Searching documents indexed via ingest-attachment

(Rohan Dodeja) #1

Hi All,

i'm new to elastic search and wanted to index files with some of the attributes like Author, Title, Subject, Category, Community etc.

How far i reached :-

i was able to create a attachment pipeline and was able to ingest the different docs in the elastic with attributes. see below how i did:-

  1. created pipeline by following request:-
    {
    "description" : "Extract attachment information",
    "processors" : [
    {
    "attachment" : {
    "field" : "data"
    }
    }
    ]
    }

  2. upload an attachment via following code :-
    {
    "filename":"Presentations-Tips.ppt",
    "Author":"Jaspreet",
    "Category":"uploading ppt",
    "Subject":"testing ppt",
    "fileUrl":"",
    "attributes":{"attr11":"attr11value","attr22":"attr22value","attr33":"attr33value"},
    "data": "here_base64_string_of_file"
    }

  3. then able to search freely on the all the above attributes and on file content as well:-
    {
    "query":{
    "query_string":{
    "query":"test"
    }
    }
    }

Now what I wanted is :-
Wanted to narrow down the searches through some filters like :-

  1. wanted to search on basis like search on specific parameters like search all those whose author must "Rohan"
  2. then search all whose author must be "Rohan" and category must be "Education"
  3. then search all whose author has letters like "han" and categories has letters "Tech"
  4. search all whose author is "Rohan" and can search full text search on all fields which can have "progress" in any field, means first naroow down search for author and then full text search on those resultset fields.

Please help me with proper query syntax and call url like for above full text search I used 'GET /my_index/_search'

(David Pilato) #2

Have a look at bool queries: https://www.elastic.co/guide/en/elasticsearch/reference/current/query-dsl-bool-query.html

then search all whose author has letters like "han" and categories has letters "Tech"

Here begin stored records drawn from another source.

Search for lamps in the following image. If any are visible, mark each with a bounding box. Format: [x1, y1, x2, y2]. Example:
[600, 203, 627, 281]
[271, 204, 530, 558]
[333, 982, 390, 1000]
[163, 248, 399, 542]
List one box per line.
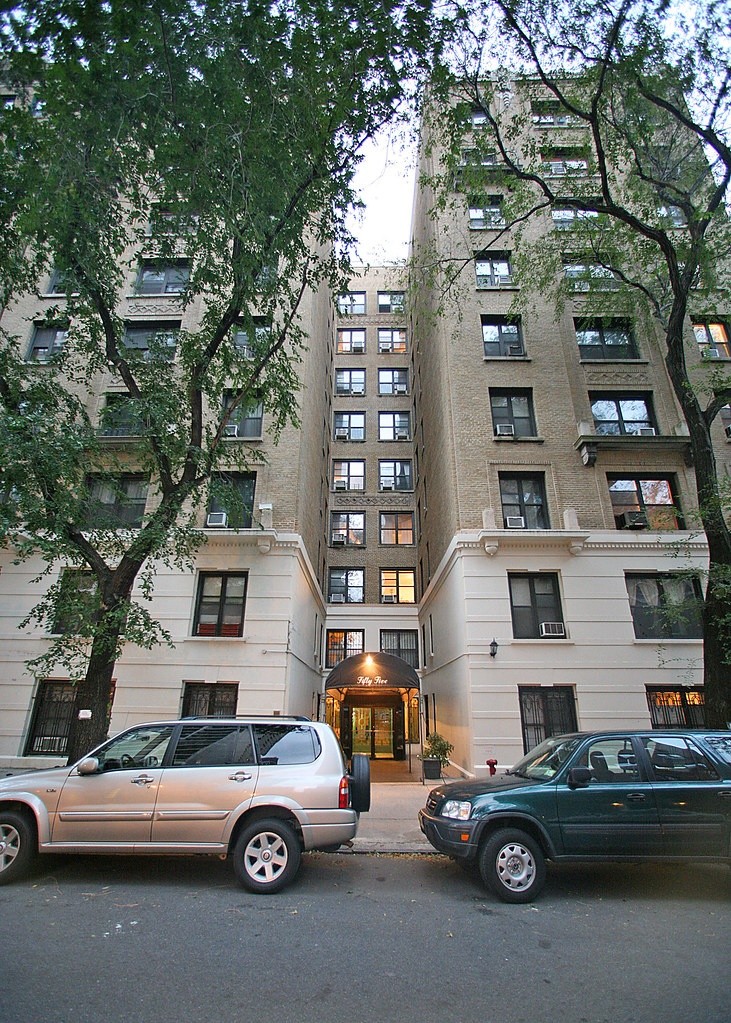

For this, if you want fast response time, you will need to adapt your mapping and generate subfields at index time. Using a ngram based analyzer will help to solve that. Have a look at https://www.elastic.co/guide/en/elasticsearch/reference/6.6/analysis-ngram-tokenizer.html

search all whose author is "Rohan" and can search full text search on all fields which can have "progress" in any field, means first naroow down search for author and then full text search on those resultset fields.

Same as before. Use a bool query and add a should or must clause with a simple query string query inside. See https://www.elastic.co/guide/en/elasticsearch/reference/6.6/query-dsl-simple-query-string-query.html

HTH

1 Like
(Rohan Dodeja) #3

Thanks David,

it fits into my scenario, and finally make a cURL request as following :-

curl -X POST \
  http://localhost:9200/my_index/_search \
  -H 'Content-Type: application/json' \
  -d '{
    "query": {
        "bool": {
            "must": [
                {
                    "query_string": {
                        "query": "progress"
                    }
                },
                {
                    "wildcard": {
                        "Author": "Rohan"
                    }
                },
                {
                    "wildcard": {
                        "Title": "q*"
                    }
                }
            ]
        }
    }
}'
(system) closed #4

This topic was automatically closed 28 days after the last reply. New replies are no longer allowed.